Pues eso parece. Parece que hoy es el Día Internacional de la Mujer. Pues mira tú qué bien. Nos darán una florecilla a la salida del tren, y todas tan contentas. ¿Todas? ¡No! Un pequeño grupo de mujeres resiste irreductible... Pues no, señores, no. Aquí no tenemos tiempo ni para resistir. Ni ganas, oiga. Estoy hasta el moño de días internacionales de lo que sea. Para conmemorar... ¡Pero qué conmemoración ni qué gaitas! Día Internacional del Cáncer de Mama, Día Internacional de los Derechos Humanos, Día Internacional de los Derechos de los Animales, Día Internacional de las Enfermedades Raras... ¿Algún resultado? Pues no. Ninguno. Los logros sobre las injusticias, los derechos de los más débiles, las enfermedades se consiguen día a día, no un día al año. Queda institucionalmente muy bonito, pero, hoy por hoy, los resultados son nulos. Y si no, tomemos como ejemplo el Día Universal del Niño. Aquí, en el así llamado primer mundo, todo muy bonito. Celebraciones, concursos, visitas, pero... ¿dónde están los niños del tercer mundo? ¿Qué hay de los niños-soldado, de las niñas convertidas en esclavas sexuales, de los niños a los que se obliga a trabajar en minas, en condiciones no ya infrahumanas, sino -desafortunadamente- infraanimales?

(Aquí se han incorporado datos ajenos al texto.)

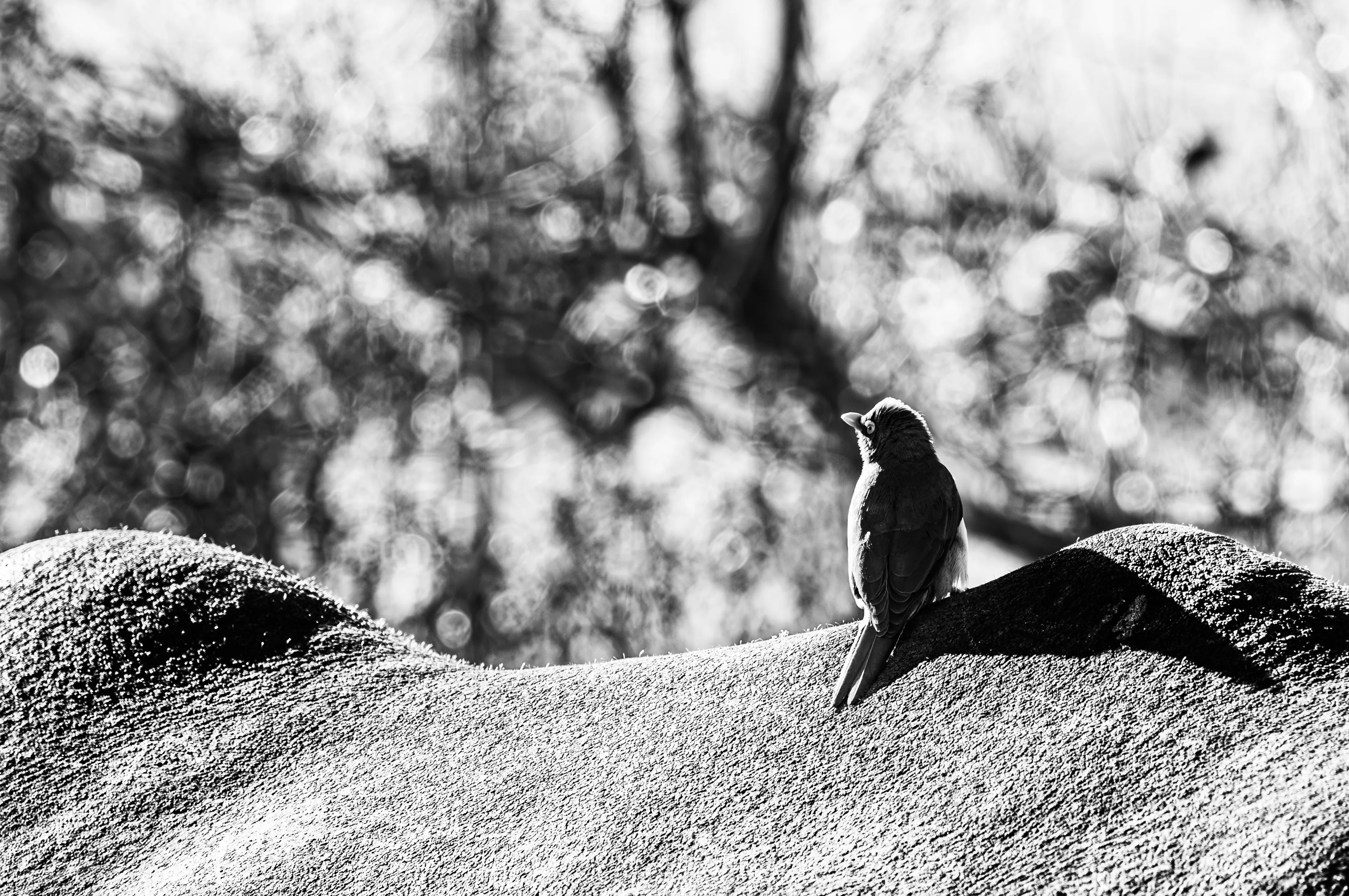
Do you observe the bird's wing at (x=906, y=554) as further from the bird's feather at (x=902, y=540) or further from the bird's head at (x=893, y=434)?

Y hoy, en el Día Internacional de la Mujer (que menos mal que le han quitado la coletilla de "Trabajadora", que era tan redundante como el "llorando de los sus ojos"), ¿qué celebramos? Se eligió este día para conmemorar una desgracia, pero ya nadie se acuerda. O pocos lo saben. A cambio, las autoridades dan discursos, se cuelgan medallas, y nosotras, tan contentas. Pues no me da la gana.
No, señores, no. No necesito un "Día Internacional de...". Necesito que todos y cada uno de los minutos y segundos del año se dediquen en cuerpo y alma a los niños, a los enfermos que sufren las llamadas enfermedades raras y otras menos raras que no avanzan por falta de dinero. Los derechos y libertades se ganan día a día, y no precisamente gracias a los políticos, sino a la gente que da la cara y se la parte para conseguirlos.
Como de costumbre, nos la cogemos con un papel de fumar, lo adornamos todo con oropeles, y nos quedamos en el mismo sitio que el año pasado.
¡Ah! Y felicidades a todas las mujeres, que si no me van a decir que soy políticamente incorrecta.